Assignment 1:
Could you render the listing as a numbered list, from its first line up to and including the line with "Kaiyun开云德甲焦点战：沃尔夫斯堡VS莱比锡红牛狼堡主场有保证，莱红牛攻防出众 - 副本", skipping blank lines and leaving the pictures out?

Text segment:
- Born: Leandro Firmino da Hora June 23, 1978 (age 47) Rio de Janeiro, Brazil
- Years active: 2002-present

= Leandro Firmino =

Brazilian actor (born 1978)

Leandro Firmino da Hora (born June 23, 1978) is a Brazilian actor. He is best known for his role as drug lord Li'l Zé in the Academy Award nominated film City of God. He also had a main role in one episode of spin-off series City of Men. He played the role of Thiago in Trash with Wagner Moura and Rooney Mara. Firmino starred as Goitaca Chief in Rodrigo Rodrigues`s Goitaca with Marlon Blue and Lady Francisco. He was cast as Gilmar in Impuros with Rui Ricardo Dias and Cyria Coentro.

Web image captions:
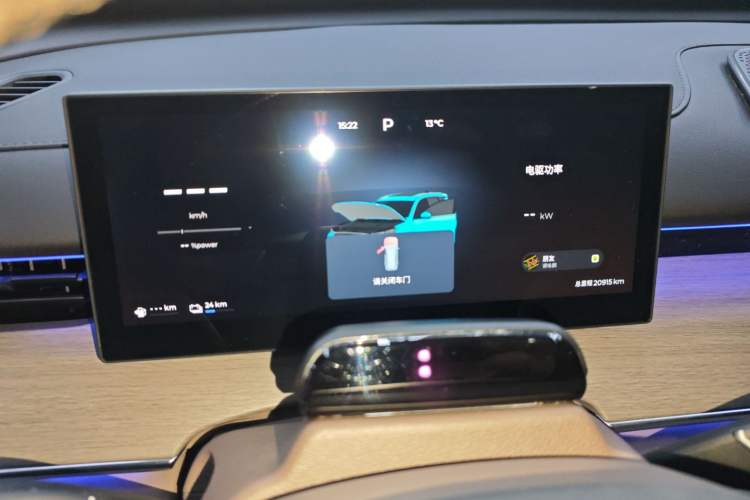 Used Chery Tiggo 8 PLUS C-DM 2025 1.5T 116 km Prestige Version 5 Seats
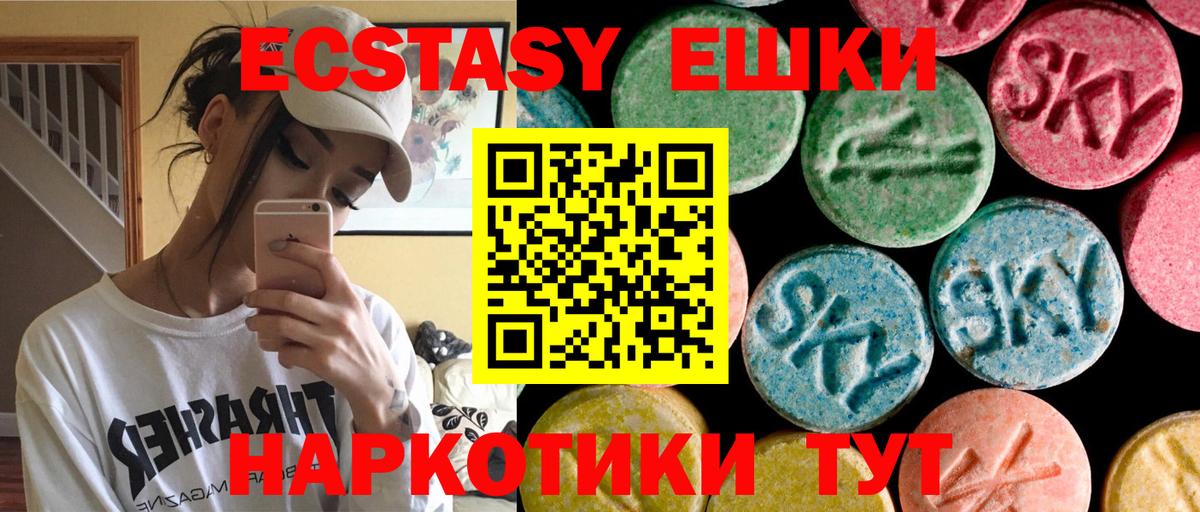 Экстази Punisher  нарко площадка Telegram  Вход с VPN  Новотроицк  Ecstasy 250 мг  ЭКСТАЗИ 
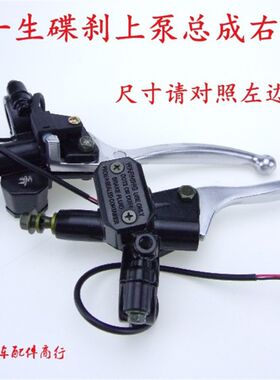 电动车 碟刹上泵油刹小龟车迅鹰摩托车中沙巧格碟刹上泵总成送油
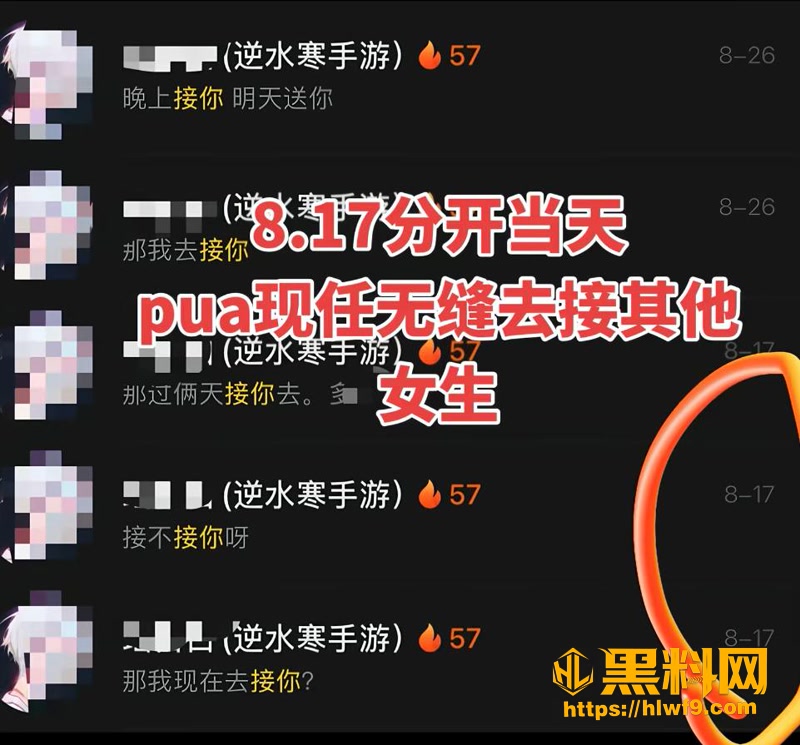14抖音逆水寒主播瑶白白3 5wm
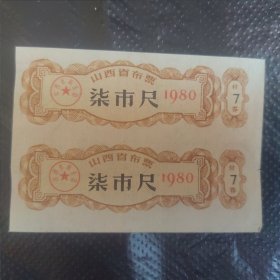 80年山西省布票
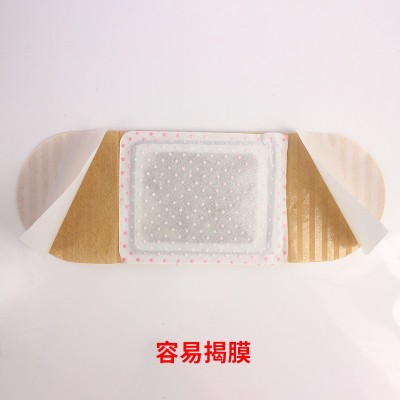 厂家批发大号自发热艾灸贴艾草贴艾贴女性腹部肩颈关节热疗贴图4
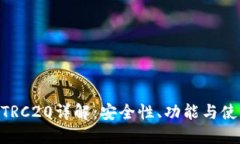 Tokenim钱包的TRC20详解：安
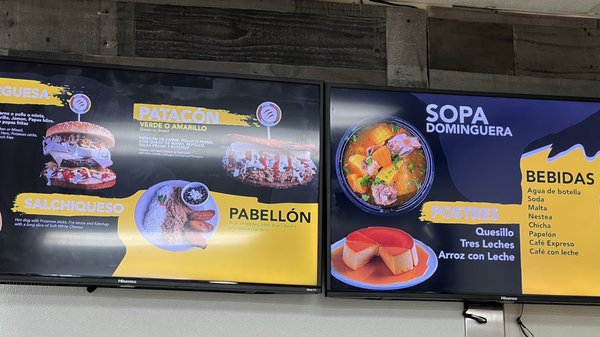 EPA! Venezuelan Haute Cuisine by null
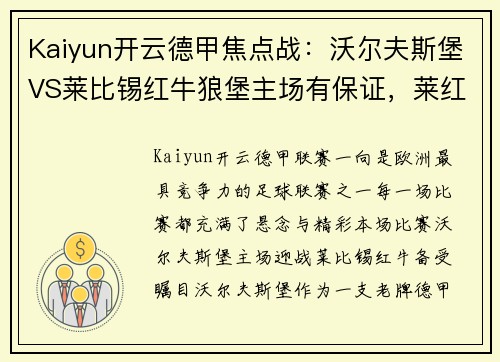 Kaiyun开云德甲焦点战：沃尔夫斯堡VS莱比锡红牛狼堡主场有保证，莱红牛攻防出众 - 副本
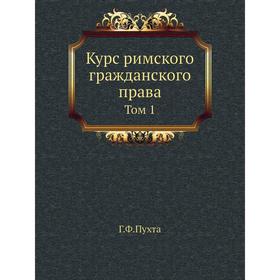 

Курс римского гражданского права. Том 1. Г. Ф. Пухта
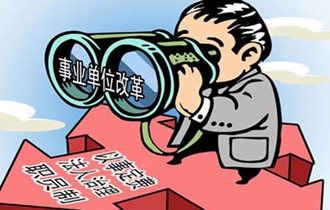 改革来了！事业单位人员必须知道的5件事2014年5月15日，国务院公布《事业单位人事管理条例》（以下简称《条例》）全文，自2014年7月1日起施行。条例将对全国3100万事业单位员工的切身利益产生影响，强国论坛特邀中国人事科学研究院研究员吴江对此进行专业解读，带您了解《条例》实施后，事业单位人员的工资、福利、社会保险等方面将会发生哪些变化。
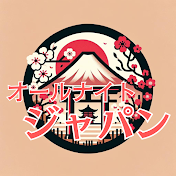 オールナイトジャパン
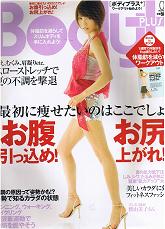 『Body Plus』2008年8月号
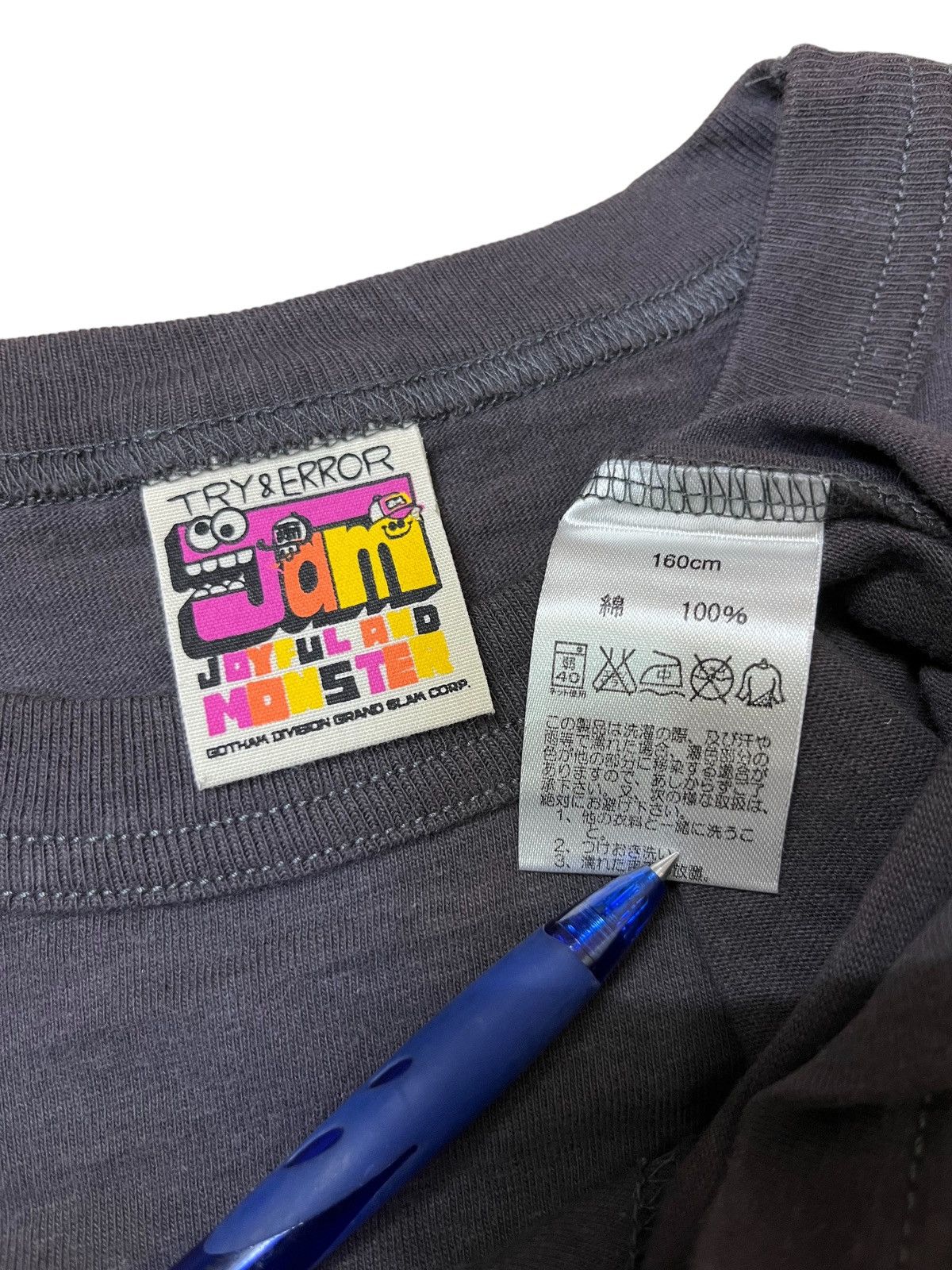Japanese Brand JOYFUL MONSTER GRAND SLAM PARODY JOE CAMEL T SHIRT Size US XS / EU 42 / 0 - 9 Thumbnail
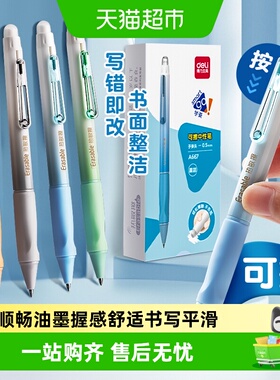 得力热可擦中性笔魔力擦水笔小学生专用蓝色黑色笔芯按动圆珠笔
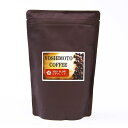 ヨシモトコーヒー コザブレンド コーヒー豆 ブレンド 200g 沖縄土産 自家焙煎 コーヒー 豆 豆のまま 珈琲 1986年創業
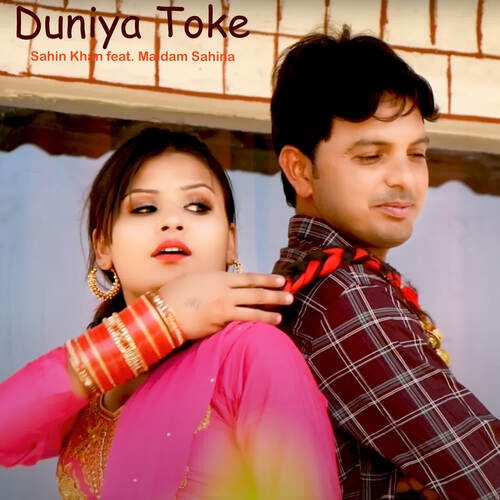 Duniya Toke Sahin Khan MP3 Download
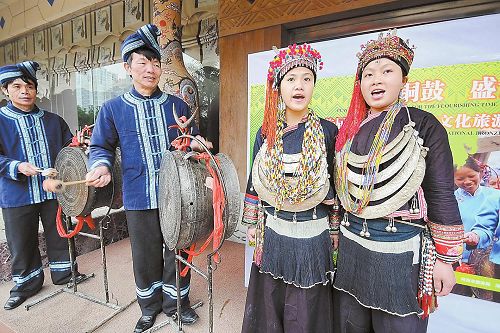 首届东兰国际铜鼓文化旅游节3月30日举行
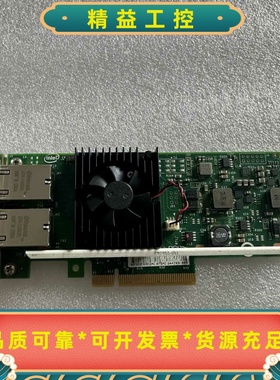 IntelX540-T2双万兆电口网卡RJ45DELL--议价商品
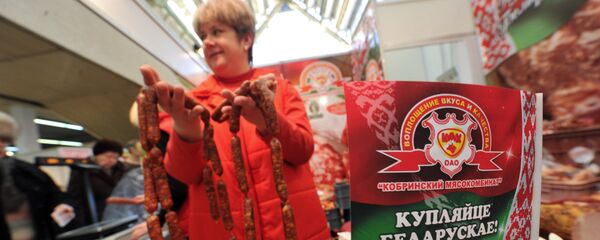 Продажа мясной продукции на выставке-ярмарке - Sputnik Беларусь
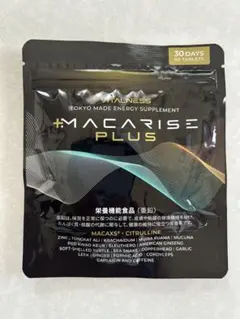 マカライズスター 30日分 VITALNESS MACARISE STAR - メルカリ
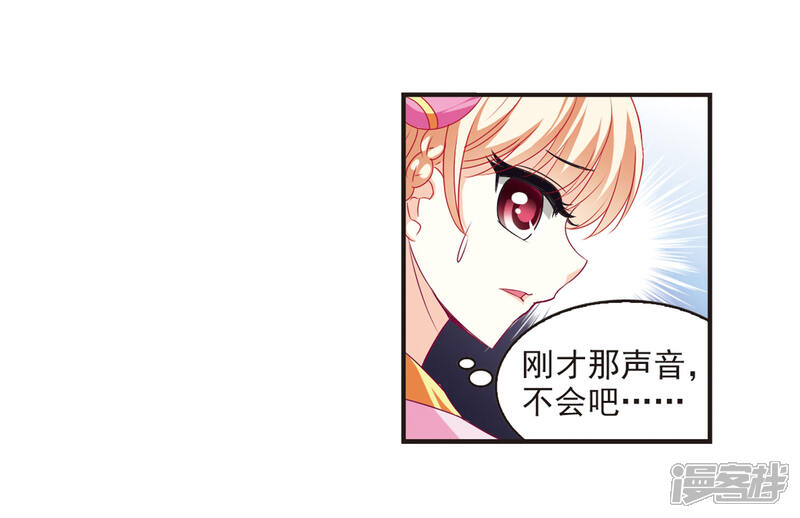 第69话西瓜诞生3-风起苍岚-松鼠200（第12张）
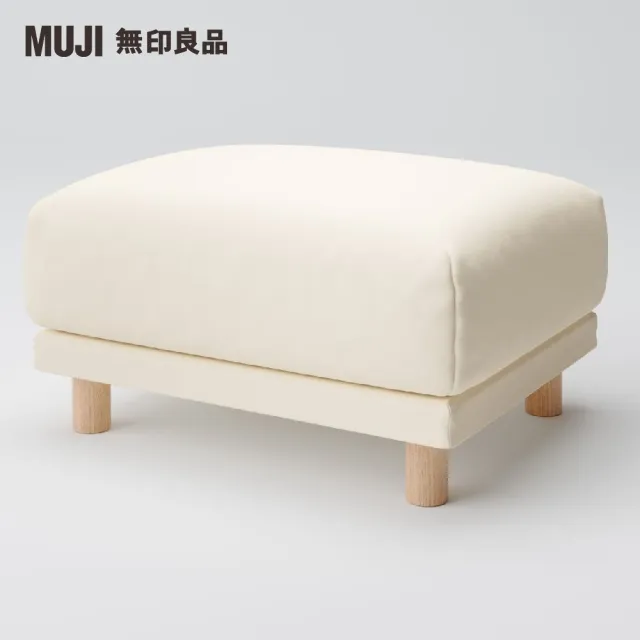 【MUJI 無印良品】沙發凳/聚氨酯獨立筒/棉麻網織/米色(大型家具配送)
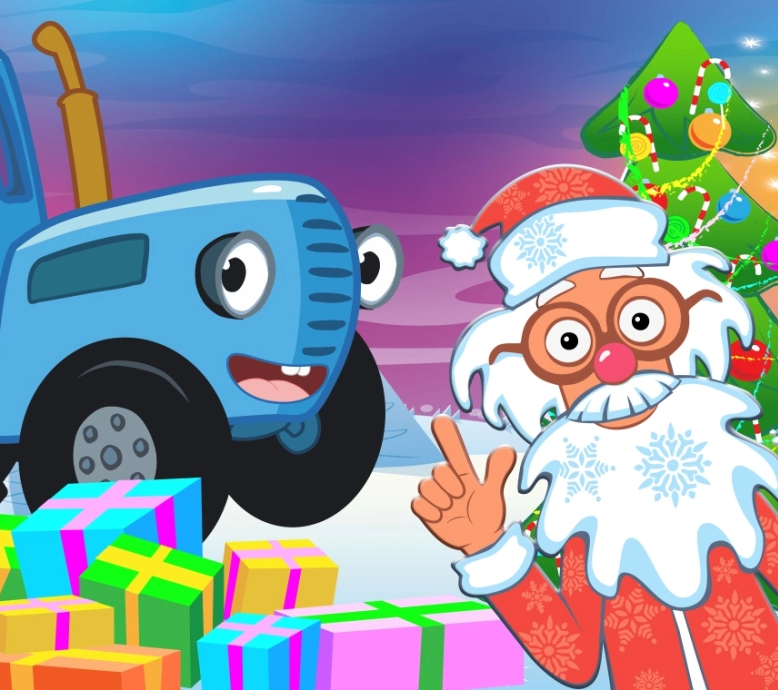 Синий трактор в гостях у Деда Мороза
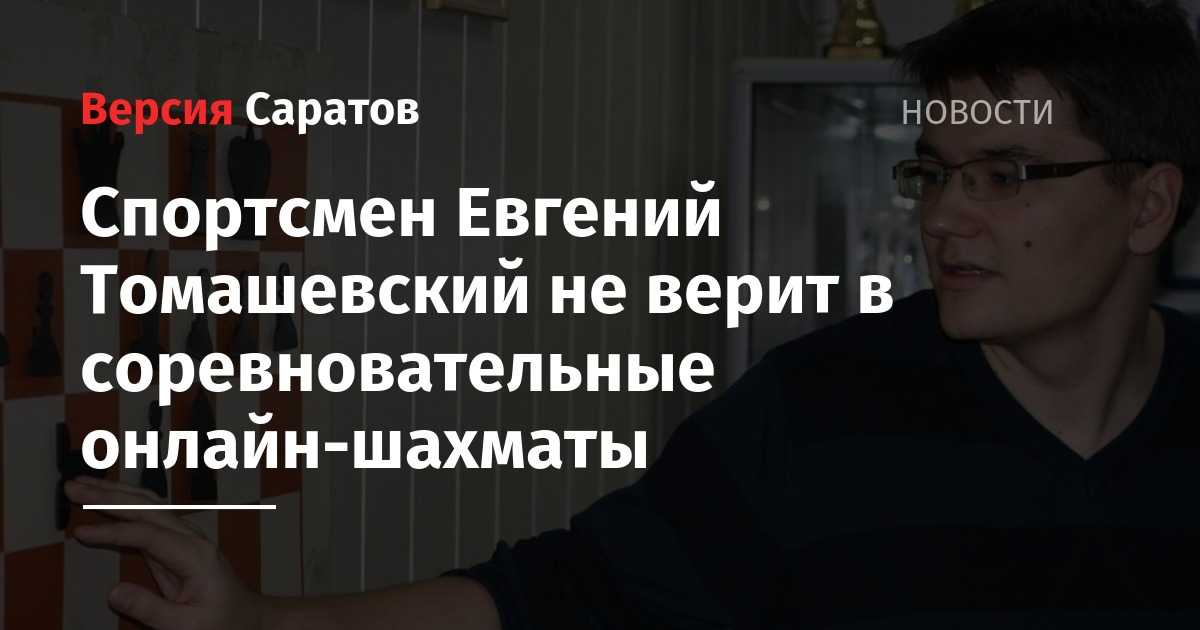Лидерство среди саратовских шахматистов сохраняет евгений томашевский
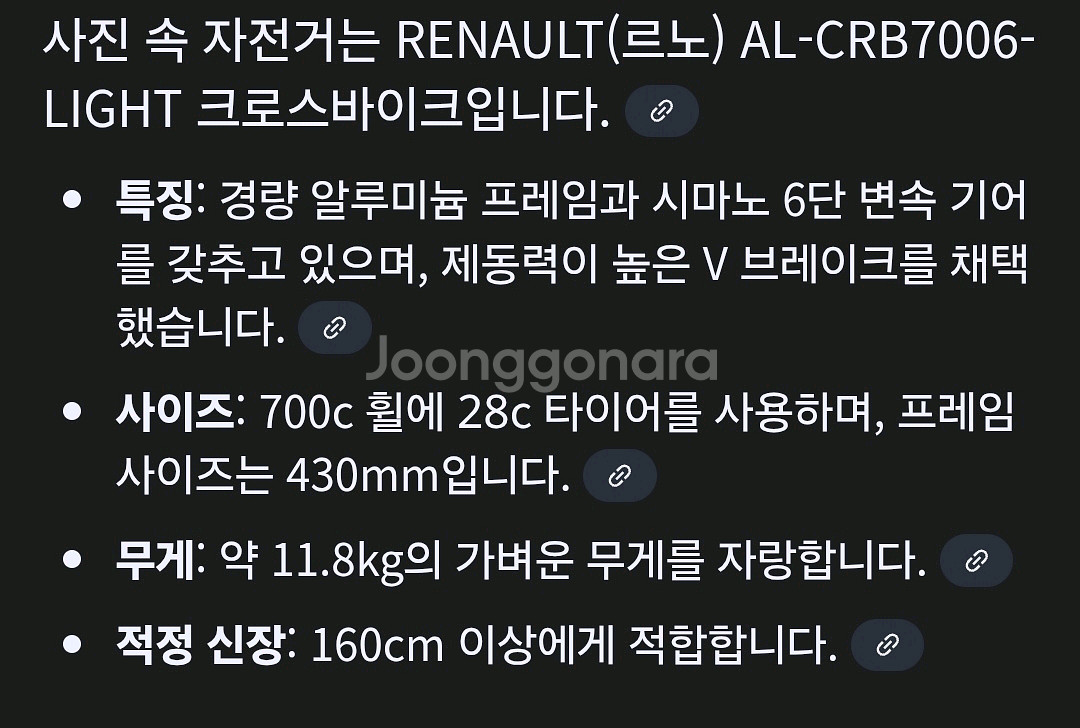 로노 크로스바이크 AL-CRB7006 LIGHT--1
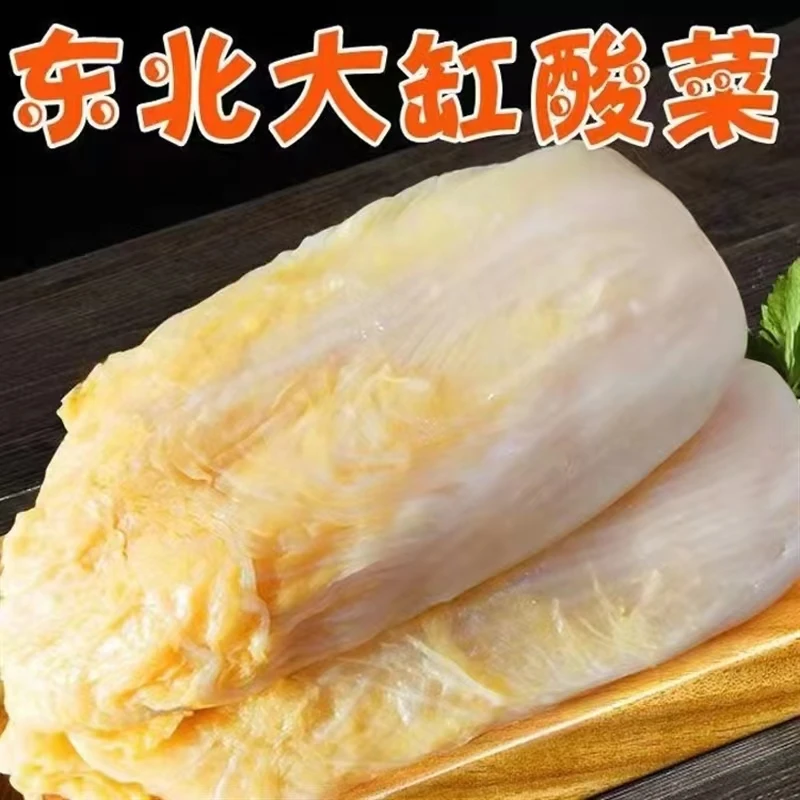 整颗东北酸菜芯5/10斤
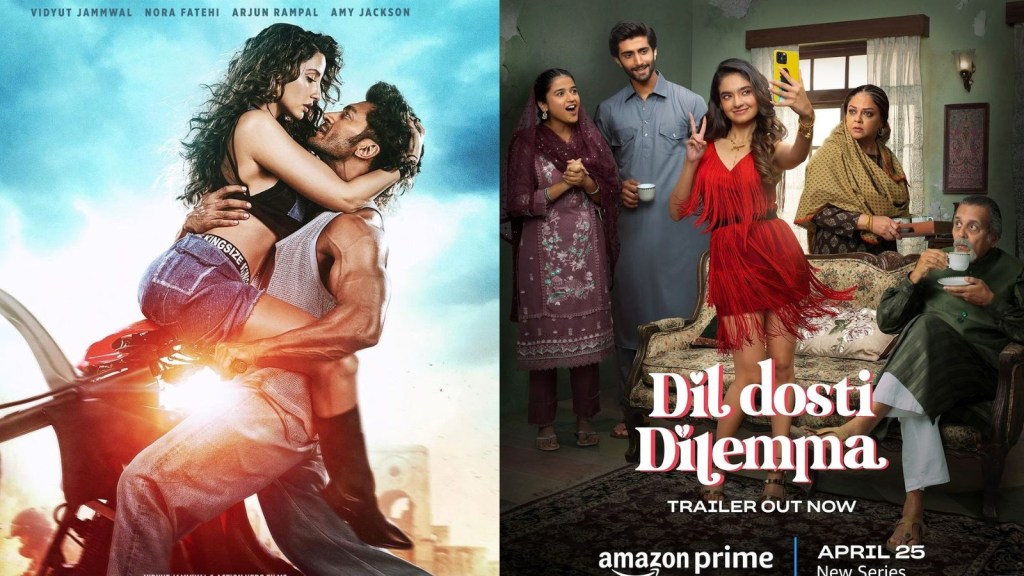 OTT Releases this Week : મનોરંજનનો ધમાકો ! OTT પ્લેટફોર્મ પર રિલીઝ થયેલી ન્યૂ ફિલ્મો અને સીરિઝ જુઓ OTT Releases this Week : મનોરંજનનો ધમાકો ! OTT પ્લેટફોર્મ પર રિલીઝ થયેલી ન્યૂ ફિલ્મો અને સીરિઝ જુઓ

Assignment 2:
Can you return the passage of the text on Leandro Firmino from "Leandro Firmino da Hora (born" up to and including "and Cyria Coentro.", word for word?

Exercise response 1:
1.  Used Chery Tiggo 8 PLUS C-DM 2025 1.5T 116 km Prestige Version 5 Seats
2.  Экстази Punisher  нарко площадка Telegram  Вход с VPN  Новотроицк  Ecstasy 250 мг  ЭКСТАЗИ 
3.  电动车 碟刹上泵油刹小龟车迅鹰摩托车中沙巧格碟刹上泵总成送油
4. 14抖音逆水寒主播瑶白白3 5wm
5.  80年山西省布票
6.  厂家批发大号自发热艾灸贴艾草贴艾贴女性腹部肩颈关节热疗贴图4
7.  Tokenim钱包的TRC20详解：安
8.  EPA! Venezuelan Haute Cuisine by null
9.  Kaiyun开云德甲焦点战：沃尔夫斯堡VS莱比锡红牛狼堡主场有保证，莱红牛攻防出众 - 副本

Exercise response 2:
Leandro Firmino da Hora (born June 23, 1978) is a Brazilian actor. He is best known for his role as drug lord Li'l Zé in the Academy Award nominated film City of God. He also had a main role in one episode of spin-off series City of Men. He played the role of Thiago in Trash with Wagner Moura and Rooney Mara. Firmino starred as Goitaca Chief in Rodrigo Rodrigues`s Goitaca with Marlon Blue and Lady Francisco. He was cast as Gilmar in Impuros with Rui Ricardo Dias and Cyria Coentro.